GIVEN REQUEST 1:
Please update the collected data entries from the line with "this 900×506 image." up to and including the line with "crushed hood [179, 184, 636, 346]", replacing "detector" with "scanner" and keeping everything else the same. Return only those lines.

SELECTED EXCERPT:
# Which beam is stronger?



## mae-ling (Dec 9, 2011)

Yes what you are proposing would be stronger than a 4X6. would not be as strong a 4-2X10's.
Beams are much stronger in depth then width.


----------



## cortell (Nov 27, 2010)

I suspect you could also considerably stiffen the beam by laminating (glue-n-screw) exterior-grade plywood (10" nominal continuous strips) to the 2x10s in your design. It will only increase the beam width by 1" or 1.5" but make a big difference.


----------



## D270 (Mar 27, 2011)

Wouldn't it be difficult to precisely drill thru a 2x10 for a carriage bolt with a handdrill and typical drill bits?
Or am I fretting over nothing?

Wouldn't 4, 2x10s be as strong (vertically) as 6, 2x10s or 2, 2x10s??
I thought the vertical dimension was the important part?

My purpose is to get typical available lumber, i.e. a 4x6, and not need to buy a specialty drill bit to go thru a 2x10. Plus make it a strong beam.

Would the plywood strips help because they are sheets with opposing grain laminated together?

Thanks!


----------



## ninjahero (Apr 10, 2012)

D270 said:


> Wouldn't it be difficult to precisely drill thru a 2x10 for a carriage bolt with a handdrill and typical drill bits?
> Or am I fretting over nothing?
> 
> Wouldn't 4, 2x10s be as strong (vertically) as 6, 2x10s or 2, 2x10s??
> ...


Your idea will work due to mass because u cant precisely drill through a 2x10 n by the way u can never over do a project especially if it for your kid(s) cuz u obviously want to keep them safe but just a tip if u do go through with it finish boxing it up with plywood or something jus do it covers the bolt and makes it look nice ya no


----------



## joecaption (Nov 30, 2011)

A simple cheap 1/2" paddle bit would do the job and for what your doing it does not to be precise as you suggested.


----------



## Joe Carola (Apr 14, 2006)

D270 said:


> Hi,
> For my kids playset I am trying to overbuild the swingset portion.
> I see many designs with 4x6 as a swing beam. I saw a DIY swingset with 4, 2x10's bolted and glued together.
> 
> ...


How is 4-2x10s...10"?


----------



## ninjahero (Apr 10, 2012)

Joe Carola said:


> How is 4-2x10s...10"?

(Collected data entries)
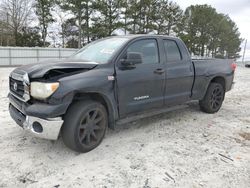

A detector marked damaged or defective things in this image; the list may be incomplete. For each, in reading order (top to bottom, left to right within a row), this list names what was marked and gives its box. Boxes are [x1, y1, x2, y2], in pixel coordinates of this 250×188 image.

crumpled hood [13, 59, 97, 79]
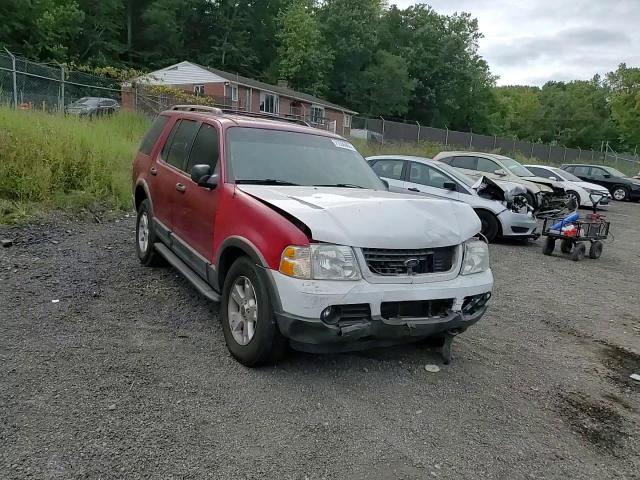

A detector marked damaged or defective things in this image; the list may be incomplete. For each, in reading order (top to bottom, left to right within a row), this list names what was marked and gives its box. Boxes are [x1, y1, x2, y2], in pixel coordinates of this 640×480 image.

damaged car [131, 106, 496, 368]
damaged car [368, 156, 536, 242]
damaged car [436, 152, 576, 216]
damaged front bumper [270, 270, 496, 352]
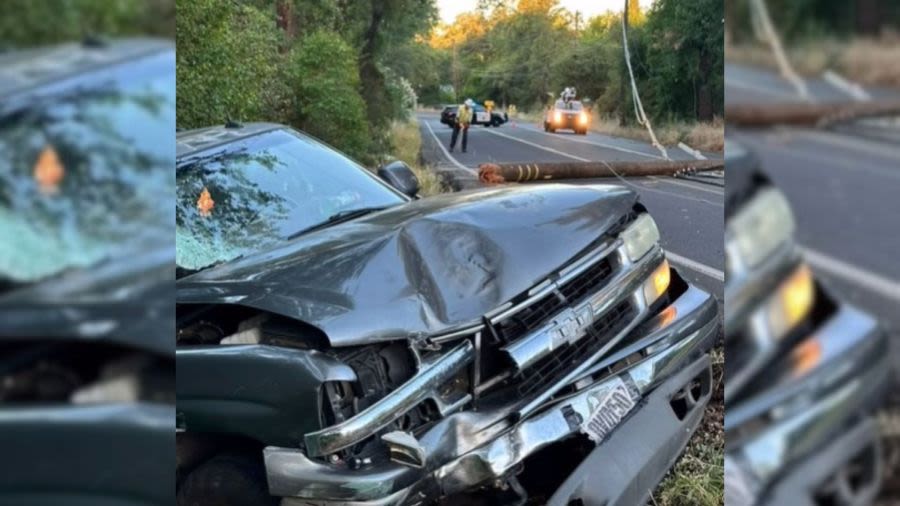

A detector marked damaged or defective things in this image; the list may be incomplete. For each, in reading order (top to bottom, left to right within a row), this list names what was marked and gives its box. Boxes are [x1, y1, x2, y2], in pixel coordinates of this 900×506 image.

shattered windshield [0, 53, 176, 288]
shattered windshield [175, 128, 404, 274]
crushed hood [179, 184, 636, 346]
damaged suv [176, 122, 720, 506]
dented bumper [266, 274, 716, 504]
damaged suv [720, 141, 888, 506]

GIVEN REQUEST 2:
In the thread on beam strength, what size of paddle bit does joecaption say would do the job?

OUTPUT 1:
A scanner marked damaged or defective things in this image; the list may be incomplete. For each, in reading order (top to bottom, left to right within a row), this list names what was marked and gives its box. Boxes are [x1, y1, x2, y2], in pixel coordinates of this 900×506 image.

shattered windshield [0, 53, 176, 288]
shattered windshield [175, 128, 404, 274]
crushed hood [179, 184, 636, 346]

OUTPUT 2:
A 1/2" paddle bit.